I was born in 1968, and Bar Mitzvahed in front of my physics professor father in 1981. I had a version of the hand-held transistor radio used by Gopnik's son Danny in A Serious Man, and when I got one that played tapes I played a hell of a lot of Jefferson Airplane, the band whose most famous song forms a thread running through the movie, especially its opening verse: "When the truth is found to be lies..." There is parallel bullying of Gopnik the Jewish father by his cornpone-fascist Goy neighbor, and of his Jewish son Danny by the oddly named big kid, Fagle. Nobody ever bullied my father as an adult, because he would have mauled the shit out of anybody who tried; but as a boy he was bullied for being Jewish. I was bullied for having traits that were Jewish traits, not for being Jewish. Some of the kids who beset me were Jews too, but without the bookish Ashkenazi traits.

The film has a prologue that seems to spring from Singer, summarized thus by Wikipedia:

In a prologue set in the early 20th century, in an Eastern European shtetl, a Jewish man named Velvel comes home during a snowstorm and tells his wife that he had been helped along his way by an acquaintance of hers, Reb Groshkover (Fyvush Finkel), whom he has invited in for soup. The wife informs him that Reb had died three years prior, and that this visitor must be a dybbuk, an undead being of Jewish folklore. The guest laughs off this suggestion, but eventually she stabs the visitor, and he goes back out to the snow.

In Jewish folklore a dybbuk is generally a malicious spirit that has to be opposed (unless it's only among the living in order to acquit itself of some task that does someone good, in which case it has to be helped until the task is done, whereupon the dybbuk departs). But the story looks uncomfortably like the theoxeny stories in Greek folklore, e.g., where Zeus and Hermes come disguised as beggars to the house of the old couple Philamon and Baucis; or in Hebrew sources, like the visit of the stranger angels in the story of Lot. The point of every theoxeny is the same: whoever welcomes the needy stranger as a guest, feeds him, protects him, will receive the same reward as if he had hosted God; whoever rejects him rejects God, and will be cursed for it as Gopnik's ancestors were cursed.

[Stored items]
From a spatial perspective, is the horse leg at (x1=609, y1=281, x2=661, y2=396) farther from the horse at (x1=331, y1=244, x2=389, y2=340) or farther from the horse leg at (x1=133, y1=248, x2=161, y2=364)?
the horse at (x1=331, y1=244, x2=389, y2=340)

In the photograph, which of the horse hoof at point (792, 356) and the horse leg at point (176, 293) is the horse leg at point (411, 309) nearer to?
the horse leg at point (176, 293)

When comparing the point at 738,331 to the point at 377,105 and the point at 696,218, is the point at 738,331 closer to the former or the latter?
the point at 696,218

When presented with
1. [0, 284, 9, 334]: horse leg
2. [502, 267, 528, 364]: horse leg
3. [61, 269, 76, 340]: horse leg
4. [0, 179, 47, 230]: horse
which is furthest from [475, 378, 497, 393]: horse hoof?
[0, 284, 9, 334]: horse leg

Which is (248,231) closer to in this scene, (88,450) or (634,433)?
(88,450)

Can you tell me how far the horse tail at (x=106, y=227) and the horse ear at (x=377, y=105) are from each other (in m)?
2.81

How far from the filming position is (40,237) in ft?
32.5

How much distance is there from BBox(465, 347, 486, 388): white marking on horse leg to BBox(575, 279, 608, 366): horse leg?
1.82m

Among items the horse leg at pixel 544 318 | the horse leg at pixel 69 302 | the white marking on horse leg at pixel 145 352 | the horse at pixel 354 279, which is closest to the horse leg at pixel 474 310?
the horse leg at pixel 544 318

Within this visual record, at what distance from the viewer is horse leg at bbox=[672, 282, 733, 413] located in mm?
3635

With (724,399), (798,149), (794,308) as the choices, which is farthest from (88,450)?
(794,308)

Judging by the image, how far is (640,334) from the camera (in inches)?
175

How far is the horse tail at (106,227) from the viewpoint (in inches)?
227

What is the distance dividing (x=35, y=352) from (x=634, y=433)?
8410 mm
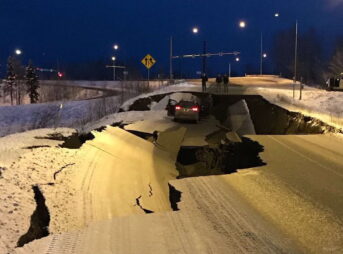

_WORK ORDER_:
Pick up the text about A Serious Man and its dybbuk prologue where it stops, and continue it. The lines are separate material and are not part of the text about A Serious Man.

_RESULT FOR THIS TASK_:
But a dybbuk is neither God nor a god; it's a spirit, and supposedly it's a bad one. Well, this Reb Groshkover, dybbuk or man, had helped Velvel and perhaps saved his life. As for Velvel (who is probably Gopnik's grandfather), he seems full of life and love, strong and competent if uneducated, a bit hapless for having been caught in a late-night snowstorm, yet lucky in getting the Reb's unlooked-for help. His wife is dour, miserable, and cynical. She is apparently correct in her insistence that the old Reb sitting in their kitchen chair is a dybbuk, since he laughs when she stabs him. But then he bleeds, which a three-years corpse might not. It is much harder to figure out whether the figure was a dybbuk or a man, than to answer this "moral dilemma": A man helps you out of a deadly storm. You invite him over for soup. Later, he arrives. Should you stab him? When the stabbed figure bled, I thought of Shylock: "If you prick us, do we not bleed?" Dybbuks are bad, right?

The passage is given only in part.